* _WORK TASK_
Nothing in the records should differ when you write them out again.

* _Entries taken from a collection_

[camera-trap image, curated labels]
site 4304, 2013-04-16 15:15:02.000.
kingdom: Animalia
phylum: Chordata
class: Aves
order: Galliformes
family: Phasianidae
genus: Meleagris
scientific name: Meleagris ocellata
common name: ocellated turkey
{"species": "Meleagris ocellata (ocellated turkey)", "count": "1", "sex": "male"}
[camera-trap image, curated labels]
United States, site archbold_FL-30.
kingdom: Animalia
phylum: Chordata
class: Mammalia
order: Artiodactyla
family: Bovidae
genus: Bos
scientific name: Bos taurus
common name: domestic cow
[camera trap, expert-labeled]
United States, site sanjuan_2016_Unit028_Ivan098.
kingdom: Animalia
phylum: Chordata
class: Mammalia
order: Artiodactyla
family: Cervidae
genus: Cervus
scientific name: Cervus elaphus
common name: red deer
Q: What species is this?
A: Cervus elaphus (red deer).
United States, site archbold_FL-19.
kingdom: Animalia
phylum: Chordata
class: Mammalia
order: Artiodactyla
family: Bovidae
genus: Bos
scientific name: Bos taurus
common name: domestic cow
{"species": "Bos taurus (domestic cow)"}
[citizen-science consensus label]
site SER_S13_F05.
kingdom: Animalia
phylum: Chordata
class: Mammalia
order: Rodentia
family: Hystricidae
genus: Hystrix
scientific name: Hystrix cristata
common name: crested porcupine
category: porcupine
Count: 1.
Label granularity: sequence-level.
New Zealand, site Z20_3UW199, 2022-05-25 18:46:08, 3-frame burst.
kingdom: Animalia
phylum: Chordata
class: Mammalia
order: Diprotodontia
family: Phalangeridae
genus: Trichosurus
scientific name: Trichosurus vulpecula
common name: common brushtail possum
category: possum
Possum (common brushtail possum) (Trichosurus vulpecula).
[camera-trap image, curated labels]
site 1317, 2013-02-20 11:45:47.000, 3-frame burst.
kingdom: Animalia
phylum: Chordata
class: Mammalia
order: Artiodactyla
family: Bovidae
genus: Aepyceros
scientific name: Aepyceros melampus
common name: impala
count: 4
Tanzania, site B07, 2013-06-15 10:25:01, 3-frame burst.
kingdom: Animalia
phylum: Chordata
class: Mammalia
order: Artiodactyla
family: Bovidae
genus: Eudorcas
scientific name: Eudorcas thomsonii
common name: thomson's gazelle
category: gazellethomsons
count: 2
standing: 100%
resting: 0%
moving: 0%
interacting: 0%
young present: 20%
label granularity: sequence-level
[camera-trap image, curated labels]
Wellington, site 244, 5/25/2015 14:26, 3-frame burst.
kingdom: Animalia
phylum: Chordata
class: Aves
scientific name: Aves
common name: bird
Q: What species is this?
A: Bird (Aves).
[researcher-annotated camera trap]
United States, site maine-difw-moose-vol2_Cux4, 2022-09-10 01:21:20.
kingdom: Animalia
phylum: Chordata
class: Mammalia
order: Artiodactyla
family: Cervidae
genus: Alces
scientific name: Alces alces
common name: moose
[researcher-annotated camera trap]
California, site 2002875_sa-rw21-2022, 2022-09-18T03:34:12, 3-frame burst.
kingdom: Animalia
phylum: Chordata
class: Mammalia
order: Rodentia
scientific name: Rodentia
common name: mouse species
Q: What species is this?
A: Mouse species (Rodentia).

* _ANSWER TO THIS PROBLEM_
[camera-trap image, curated labels]
site 4304, 2013-04-16 15:15:02.000.
kingdom: Animalia
phylum: Chordata
class: Aves
order: Galliformes
family: Phasianidae
genus: Meleagris
scientific name: Meleagris ocellata
common name: ocellated turkey
{"species": "Meleagris ocellata (ocellated turkey)", "count": "1", "sex": "male"}
[camera-trap image, curated labels]
United States, site archbold_FL-30.
kingdom: Animalia
phylum: Chordata
class: Mammalia
order: Artiodactyla
family: Bovidae
genus: Bos
scientific name: Bos taurus
common name: domestic cow
[camera trap, expert-labeled]
United States, site sanjuan_2016_Unit028_Ivan098.
kingdom: Animalia
phylum: Chordata
class: Mammalia
order: Artiodactyla
family: Cervidae
genus: Cervus
scientific name: Cervus elaphus
common name: red deer
Q: What species is this?
A: Cervus elaphus (red deer).
United States, site archbold_FL-19.
kingdom: Animalia
phylum: Chordata
class: Mammalia
order: Artiodactyla
family: Bovidae
genus: Bos
scientific name: Bos taurus
common name: domestic cow
{"species": "Bos taurus (domestic cow)"}
[citizen-science consensus label]
site SER_S13_F05.
kingdom: Animalia
phylum: Chordata
class: Mammalia
order: Rodentia
family: Hystricidae
genus: Hystrix
scientific name: Hystrix cristata
common name: crested porcupine
category: porcupine
Count: 1.
Label granularity: sequence-level.
New Zealand, site Z20_3UW199, 2022-05-25 18:46:08, 3-frame burst.
kingdom: Animalia
phylum: Chordata
class: Mammalia
order: Diprotodontia
family: Phalangeridae
genus: Trichosurus
scientific name: Trichosurus vulpecula
common name: common brushtail possum
category: possum
Possum (common brushtail possum) (Trichosurus vulpecula).
[camera-trap image, curated labels]
site 1317, 2013-02-20 11:45:47.000, 3-frame burst.
kingdom: Animalia
phylum: Chordata
class: Mammalia
order: Artiodactyla
family: Bovidae
genus: Aepyceros
scientific name: Aepyceros melampus
common name: impala
count: 4
Tanzania, site B07, 2013-06-15 10:25:01, 3-frame burst.
kingdom: Animalia
phylum: Chordata
class: Mammalia
order: Artiodactyla
family: Bovidae
genus: Eudorcas
scientific name: Eudorcas thomsonii
common name: thomson's gazelle
category: gazellethomsons
count: 2
standing: 100%
resting: 0%
moving: 0%
interacting: 0%
young present: 20%
label granularity: sequence-level
[camera-trap image, curated labels]
Wellington, site 244, 5/25/2015 14:26, 3-frame burst.
kingdom: Animalia
phylum: Chordata
class: Aves
scientific name: Aves
common name: bird
Q: What species is this?
A: Bird (Aves).
[researcher-annotated camera trap]
United States, site maine-difw-moose-vol2_Cux4, 2022-09-10 01:21:20.
kingdom: Animalia
phylum: Chordata
class: Mammalia
order: Artiodactyla
family: Cervidae
genus: Alces
scientific name: Alces alces
common name: moose
[researcher-annotated camera trap]
California, site 2002875_sa-rw21-2022, 2022-09-18T03:34:12, 3-frame burst.
kingdom: Animalia
phylum: Chordata
class: Mammalia
order: Rodentia
scientific name: Rodentia
common name: mouse species
Q: What species is this?
A: Mouse species (Rodentia).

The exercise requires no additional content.